→ Brief:
Starting at the line below that contains "Among all of", print each line through the end of the records exactly as it appears.

→ Records supplied:
--------------------------------------------------

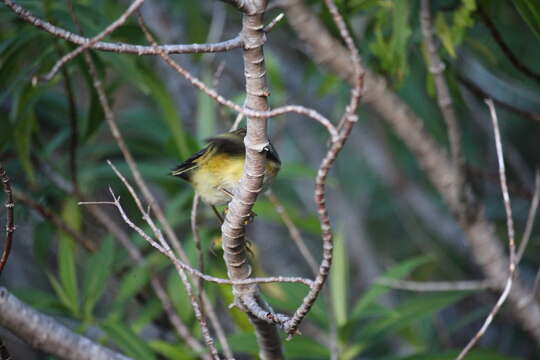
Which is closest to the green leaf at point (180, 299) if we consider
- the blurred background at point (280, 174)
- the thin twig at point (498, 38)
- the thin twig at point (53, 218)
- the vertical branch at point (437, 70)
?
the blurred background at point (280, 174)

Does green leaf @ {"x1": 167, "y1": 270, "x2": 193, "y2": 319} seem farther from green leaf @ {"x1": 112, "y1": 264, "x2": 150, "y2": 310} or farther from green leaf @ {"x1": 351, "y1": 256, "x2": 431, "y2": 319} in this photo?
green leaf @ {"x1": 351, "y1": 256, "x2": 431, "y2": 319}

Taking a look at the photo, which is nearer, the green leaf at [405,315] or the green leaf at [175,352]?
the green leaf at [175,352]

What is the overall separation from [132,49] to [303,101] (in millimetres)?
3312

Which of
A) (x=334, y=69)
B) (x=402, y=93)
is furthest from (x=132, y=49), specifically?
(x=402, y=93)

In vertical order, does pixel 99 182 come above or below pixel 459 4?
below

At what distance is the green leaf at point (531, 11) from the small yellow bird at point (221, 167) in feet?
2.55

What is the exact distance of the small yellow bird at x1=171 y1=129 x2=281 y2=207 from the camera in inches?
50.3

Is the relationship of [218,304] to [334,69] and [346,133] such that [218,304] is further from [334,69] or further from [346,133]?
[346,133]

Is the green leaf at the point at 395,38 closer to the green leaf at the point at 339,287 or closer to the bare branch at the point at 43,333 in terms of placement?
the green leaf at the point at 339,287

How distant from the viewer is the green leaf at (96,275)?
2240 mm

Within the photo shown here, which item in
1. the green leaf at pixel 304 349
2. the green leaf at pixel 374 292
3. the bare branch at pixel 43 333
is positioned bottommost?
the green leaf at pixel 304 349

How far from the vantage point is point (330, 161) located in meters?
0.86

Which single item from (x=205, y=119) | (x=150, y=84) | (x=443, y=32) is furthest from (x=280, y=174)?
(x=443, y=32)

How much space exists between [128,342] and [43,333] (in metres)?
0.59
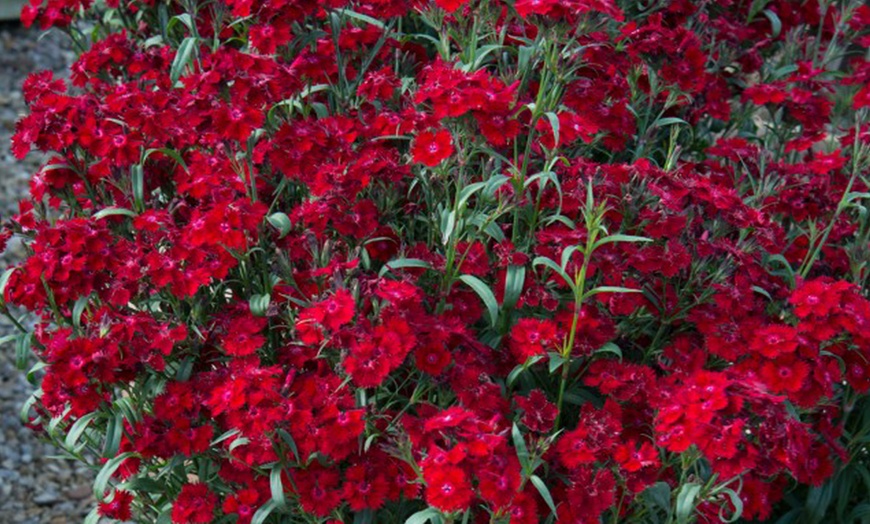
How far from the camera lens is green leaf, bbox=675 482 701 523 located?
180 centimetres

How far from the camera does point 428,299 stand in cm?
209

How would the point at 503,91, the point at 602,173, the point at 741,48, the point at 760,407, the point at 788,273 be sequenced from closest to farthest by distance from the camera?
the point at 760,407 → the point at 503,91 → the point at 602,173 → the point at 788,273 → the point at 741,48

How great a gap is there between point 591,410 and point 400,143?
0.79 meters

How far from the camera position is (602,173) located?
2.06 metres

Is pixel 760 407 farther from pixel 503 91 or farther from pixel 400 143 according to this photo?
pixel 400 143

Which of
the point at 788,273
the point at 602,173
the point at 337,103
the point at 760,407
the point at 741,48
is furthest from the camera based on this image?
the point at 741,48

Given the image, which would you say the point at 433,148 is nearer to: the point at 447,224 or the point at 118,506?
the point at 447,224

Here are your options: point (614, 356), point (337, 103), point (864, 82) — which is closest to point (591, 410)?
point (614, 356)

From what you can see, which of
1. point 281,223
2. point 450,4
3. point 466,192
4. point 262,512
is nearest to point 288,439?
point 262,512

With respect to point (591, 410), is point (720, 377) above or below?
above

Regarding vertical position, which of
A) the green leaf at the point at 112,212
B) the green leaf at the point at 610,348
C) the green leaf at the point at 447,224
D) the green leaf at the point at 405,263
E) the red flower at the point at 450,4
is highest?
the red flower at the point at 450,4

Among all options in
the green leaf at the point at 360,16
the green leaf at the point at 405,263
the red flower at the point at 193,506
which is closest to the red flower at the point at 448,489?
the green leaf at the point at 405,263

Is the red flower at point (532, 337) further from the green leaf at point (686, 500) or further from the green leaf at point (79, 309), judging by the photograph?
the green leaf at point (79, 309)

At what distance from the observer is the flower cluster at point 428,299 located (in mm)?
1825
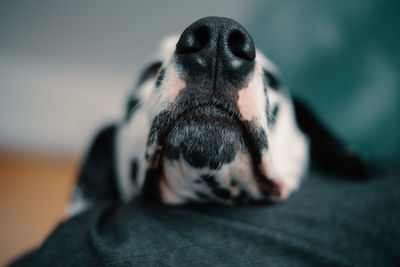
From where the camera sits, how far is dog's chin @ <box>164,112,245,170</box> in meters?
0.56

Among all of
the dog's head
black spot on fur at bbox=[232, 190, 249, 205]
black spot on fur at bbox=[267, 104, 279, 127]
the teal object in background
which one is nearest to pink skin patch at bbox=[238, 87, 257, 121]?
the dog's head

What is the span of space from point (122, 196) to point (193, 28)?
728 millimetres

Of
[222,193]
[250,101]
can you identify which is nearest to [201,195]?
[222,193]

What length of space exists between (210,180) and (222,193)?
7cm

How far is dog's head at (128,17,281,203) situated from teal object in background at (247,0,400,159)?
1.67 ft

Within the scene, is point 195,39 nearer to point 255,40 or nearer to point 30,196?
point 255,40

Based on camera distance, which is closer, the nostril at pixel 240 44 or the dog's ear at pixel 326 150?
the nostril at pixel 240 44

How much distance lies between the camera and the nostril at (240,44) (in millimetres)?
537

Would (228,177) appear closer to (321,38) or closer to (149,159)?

--------------------------------------------------

→ Finished exercise:
Among all of
the dog's head
black spot on fur at bbox=[232, 190, 249, 205]
black spot on fur at bbox=[267, 104, 279, 127]
the teal object in background
which one is nearest to pink skin patch at bbox=[238, 87, 257, 121]?
the dog's head

What is the span of space from point (122, 196) to point (193, 28)?
728 millimetres

Of
[222,193]
[250,101]
can you identify which is nearest to [201,195]?
[222,193]

What length of space exists between (210,180) and (222,193)?
7cm

How far is dog's head at (128,17,281,203) situated from teal object in background at (247,0,400,159)?
1.67 ft

Within the scene, is point 195,39 nearer to point 255,40 or nearer to point 30,196?
point 255,40

Based on camera distance, which is closer, the nostril at pixel 240 44 or the dog's ear at pixel 326 150?
the nostril at pixel 240 44

How much distance lies between the camera and the nostril at (240,44) (in millimetres)?
537

Would (228,177) appear closer to (321,38) or closer to (149,159)?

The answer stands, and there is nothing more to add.